A MEMORY support program helping residents with dementia introduced at Calvary’s aged care homes across Mornington Peninsula and bayside areas has won an award. The program, based on the Montessori approach by providing meaningful, tailored, small-group activities and support for residents living with dementia, won the healthcare provider’s national quality and safety Star award 2024.
Calvary Aged Care general manager Dana Ieraci said the memory support program tailored residents’ interests and past lives which was also improving clinical outcomes and more settled behaviours. “Dementia can impact memory, speech, cognition, personality, and mobility. Unfortunately, it can also affect behaviour,” Leraci said. “Having meaningful, purposeful activities in place tailored to what the residents enjoy provides them with a better quality of life, and in some cases has also led to significant improvements in clinical aspect.”
Among the program’s positive outcomes included a woman who had previously been quite frail, unsettled, and was neither not drinking or eating, and requiring extra support. “After about a month, she started eating and drinking independently, she was smiling, and had stopped being really distressed and anxious,” Leraci said. “The number of falls she was having reduced markedly and we could reduce the medications she was on. Her whole outlook and demeanour really changed.”

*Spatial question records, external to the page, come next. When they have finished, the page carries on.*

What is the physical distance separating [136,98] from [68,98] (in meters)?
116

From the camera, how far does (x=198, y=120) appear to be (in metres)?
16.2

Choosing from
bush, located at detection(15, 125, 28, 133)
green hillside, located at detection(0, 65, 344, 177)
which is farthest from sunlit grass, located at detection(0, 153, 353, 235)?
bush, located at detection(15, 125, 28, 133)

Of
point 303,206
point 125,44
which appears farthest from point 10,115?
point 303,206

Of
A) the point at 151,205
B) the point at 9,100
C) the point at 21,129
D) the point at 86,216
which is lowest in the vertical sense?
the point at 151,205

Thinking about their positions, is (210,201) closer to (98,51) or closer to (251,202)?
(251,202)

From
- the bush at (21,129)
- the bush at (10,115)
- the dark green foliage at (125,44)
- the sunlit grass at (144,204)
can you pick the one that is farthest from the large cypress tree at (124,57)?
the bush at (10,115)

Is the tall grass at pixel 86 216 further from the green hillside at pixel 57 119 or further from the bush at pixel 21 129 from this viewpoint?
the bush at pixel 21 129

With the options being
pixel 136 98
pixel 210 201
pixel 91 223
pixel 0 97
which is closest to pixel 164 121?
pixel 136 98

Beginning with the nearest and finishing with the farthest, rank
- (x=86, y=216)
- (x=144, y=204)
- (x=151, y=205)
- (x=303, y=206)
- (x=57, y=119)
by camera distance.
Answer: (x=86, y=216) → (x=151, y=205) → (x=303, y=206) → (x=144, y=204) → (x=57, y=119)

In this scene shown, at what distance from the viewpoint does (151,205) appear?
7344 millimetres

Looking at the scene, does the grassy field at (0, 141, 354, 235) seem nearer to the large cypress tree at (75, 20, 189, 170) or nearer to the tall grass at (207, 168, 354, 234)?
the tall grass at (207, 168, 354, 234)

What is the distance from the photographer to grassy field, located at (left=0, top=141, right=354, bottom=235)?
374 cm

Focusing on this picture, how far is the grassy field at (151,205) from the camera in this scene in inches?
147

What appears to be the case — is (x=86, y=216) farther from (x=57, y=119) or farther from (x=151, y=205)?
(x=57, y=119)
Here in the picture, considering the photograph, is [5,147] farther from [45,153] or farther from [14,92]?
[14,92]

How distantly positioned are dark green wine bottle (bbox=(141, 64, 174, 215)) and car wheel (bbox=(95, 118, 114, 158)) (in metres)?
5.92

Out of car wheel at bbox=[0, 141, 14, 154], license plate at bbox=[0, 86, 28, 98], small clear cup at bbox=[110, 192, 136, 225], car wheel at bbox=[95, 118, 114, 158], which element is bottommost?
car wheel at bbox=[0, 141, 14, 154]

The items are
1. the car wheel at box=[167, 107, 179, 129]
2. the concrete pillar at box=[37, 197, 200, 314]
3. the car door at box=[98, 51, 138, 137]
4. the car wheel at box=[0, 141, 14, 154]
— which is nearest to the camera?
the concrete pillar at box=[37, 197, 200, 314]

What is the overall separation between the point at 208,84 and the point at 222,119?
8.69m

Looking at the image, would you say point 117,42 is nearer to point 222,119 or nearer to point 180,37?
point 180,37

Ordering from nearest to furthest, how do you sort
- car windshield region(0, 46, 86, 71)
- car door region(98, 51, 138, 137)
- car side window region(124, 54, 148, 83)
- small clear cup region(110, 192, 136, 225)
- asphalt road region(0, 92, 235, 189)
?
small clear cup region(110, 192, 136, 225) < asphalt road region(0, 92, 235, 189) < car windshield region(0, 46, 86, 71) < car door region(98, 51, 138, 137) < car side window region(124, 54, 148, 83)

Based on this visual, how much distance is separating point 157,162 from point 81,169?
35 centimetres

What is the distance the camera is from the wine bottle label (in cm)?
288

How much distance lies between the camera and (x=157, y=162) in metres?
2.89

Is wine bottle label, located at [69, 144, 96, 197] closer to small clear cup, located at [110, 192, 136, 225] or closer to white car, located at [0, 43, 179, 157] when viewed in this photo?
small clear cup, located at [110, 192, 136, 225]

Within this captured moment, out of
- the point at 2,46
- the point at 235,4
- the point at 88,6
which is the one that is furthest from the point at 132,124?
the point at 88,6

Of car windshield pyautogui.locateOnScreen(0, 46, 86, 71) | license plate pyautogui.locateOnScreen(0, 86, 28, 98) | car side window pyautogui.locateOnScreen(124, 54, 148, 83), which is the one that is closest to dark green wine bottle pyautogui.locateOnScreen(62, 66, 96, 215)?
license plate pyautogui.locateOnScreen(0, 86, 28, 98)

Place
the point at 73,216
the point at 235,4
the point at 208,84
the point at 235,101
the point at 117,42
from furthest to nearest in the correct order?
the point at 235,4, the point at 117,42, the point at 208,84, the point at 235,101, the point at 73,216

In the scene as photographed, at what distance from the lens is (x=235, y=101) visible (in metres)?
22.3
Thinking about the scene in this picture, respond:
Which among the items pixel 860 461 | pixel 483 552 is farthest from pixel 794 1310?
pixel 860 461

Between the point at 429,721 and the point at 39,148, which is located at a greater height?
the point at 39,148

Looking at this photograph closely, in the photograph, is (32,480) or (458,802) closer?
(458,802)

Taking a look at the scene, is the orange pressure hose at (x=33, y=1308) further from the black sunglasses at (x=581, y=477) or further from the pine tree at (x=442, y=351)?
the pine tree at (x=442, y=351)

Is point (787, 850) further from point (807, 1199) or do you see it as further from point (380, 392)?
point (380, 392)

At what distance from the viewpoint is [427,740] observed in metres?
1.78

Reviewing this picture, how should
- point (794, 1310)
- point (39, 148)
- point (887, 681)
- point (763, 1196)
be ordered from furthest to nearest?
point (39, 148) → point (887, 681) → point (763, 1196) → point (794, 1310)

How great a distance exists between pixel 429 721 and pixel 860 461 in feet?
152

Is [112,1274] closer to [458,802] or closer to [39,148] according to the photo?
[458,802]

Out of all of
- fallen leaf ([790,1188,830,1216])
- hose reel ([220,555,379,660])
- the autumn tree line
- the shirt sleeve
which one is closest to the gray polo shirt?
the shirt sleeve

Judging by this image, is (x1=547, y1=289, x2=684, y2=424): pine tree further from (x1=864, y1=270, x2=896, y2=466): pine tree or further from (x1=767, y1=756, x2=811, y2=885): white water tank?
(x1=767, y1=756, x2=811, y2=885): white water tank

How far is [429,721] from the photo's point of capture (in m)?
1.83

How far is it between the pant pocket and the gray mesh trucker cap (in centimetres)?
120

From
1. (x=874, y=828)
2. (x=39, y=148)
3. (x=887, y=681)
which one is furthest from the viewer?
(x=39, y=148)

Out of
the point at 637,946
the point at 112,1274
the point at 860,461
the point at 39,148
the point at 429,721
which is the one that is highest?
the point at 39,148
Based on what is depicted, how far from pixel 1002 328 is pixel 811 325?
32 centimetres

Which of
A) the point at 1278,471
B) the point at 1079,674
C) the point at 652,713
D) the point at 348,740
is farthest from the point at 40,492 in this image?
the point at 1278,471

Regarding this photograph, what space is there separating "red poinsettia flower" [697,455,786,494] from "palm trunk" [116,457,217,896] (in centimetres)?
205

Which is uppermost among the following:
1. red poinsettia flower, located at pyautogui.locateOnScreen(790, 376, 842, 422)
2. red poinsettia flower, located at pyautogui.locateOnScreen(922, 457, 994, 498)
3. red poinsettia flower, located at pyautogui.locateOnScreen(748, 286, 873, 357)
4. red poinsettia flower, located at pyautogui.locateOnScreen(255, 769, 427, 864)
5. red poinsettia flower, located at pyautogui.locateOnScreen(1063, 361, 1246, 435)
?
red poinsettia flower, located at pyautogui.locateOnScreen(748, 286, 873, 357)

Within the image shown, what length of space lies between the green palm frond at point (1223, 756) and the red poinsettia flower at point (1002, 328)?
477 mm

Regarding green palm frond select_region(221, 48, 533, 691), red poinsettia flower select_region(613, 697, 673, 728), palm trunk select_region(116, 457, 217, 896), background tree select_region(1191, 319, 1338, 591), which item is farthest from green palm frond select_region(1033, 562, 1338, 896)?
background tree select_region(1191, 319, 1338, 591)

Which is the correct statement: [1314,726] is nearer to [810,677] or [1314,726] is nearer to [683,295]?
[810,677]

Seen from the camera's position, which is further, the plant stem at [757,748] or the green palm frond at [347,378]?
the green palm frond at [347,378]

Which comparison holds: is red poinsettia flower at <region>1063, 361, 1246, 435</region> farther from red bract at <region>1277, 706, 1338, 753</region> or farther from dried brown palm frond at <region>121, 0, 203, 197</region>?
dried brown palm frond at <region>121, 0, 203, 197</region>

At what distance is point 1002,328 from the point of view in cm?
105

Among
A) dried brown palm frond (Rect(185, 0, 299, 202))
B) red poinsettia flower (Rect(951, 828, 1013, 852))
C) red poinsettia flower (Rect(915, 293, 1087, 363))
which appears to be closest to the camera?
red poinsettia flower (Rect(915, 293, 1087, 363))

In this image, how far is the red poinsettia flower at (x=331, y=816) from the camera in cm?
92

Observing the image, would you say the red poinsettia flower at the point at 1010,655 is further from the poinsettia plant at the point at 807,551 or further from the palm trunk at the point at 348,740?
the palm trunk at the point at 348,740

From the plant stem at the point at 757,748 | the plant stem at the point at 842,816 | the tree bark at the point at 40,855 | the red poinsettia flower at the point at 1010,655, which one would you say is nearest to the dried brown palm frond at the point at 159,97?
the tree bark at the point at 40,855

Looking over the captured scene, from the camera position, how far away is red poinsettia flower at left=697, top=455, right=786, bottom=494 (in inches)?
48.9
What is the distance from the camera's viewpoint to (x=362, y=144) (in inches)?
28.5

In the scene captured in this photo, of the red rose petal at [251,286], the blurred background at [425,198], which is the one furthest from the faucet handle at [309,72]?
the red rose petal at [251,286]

Kerry Taylor, a long-time care worker at Calvary Capel Sands, runs the memory support program for up to six residents each weekday. She gathers as much information as possible from the resident’s family and friends about their interests and personalities to cater for their program. This included putting a feather duster in the activity box of a woman who used to be a cleaner, with Taylor then leaving things lying around for her to tidy. Another resident was a former boilermaker who enjoyed dismantling and reassembling piping or nuts and bolts, or sanding timber ready for painting. Taylor also collected saddles for a retired farmer who took pride in brushing one for hours and conditioning the other with eucalyptus leather cream.
“I believe one of the most important things about memory support for people living with dementia is that people feel known, because when you feel known, you feel valued,” Taylor said. “Having purpose, finding meaning, being valued: the way it presents is different and individual, but we all have the same needs.” The program operates in six Calvary homes located between Rye and Brighton.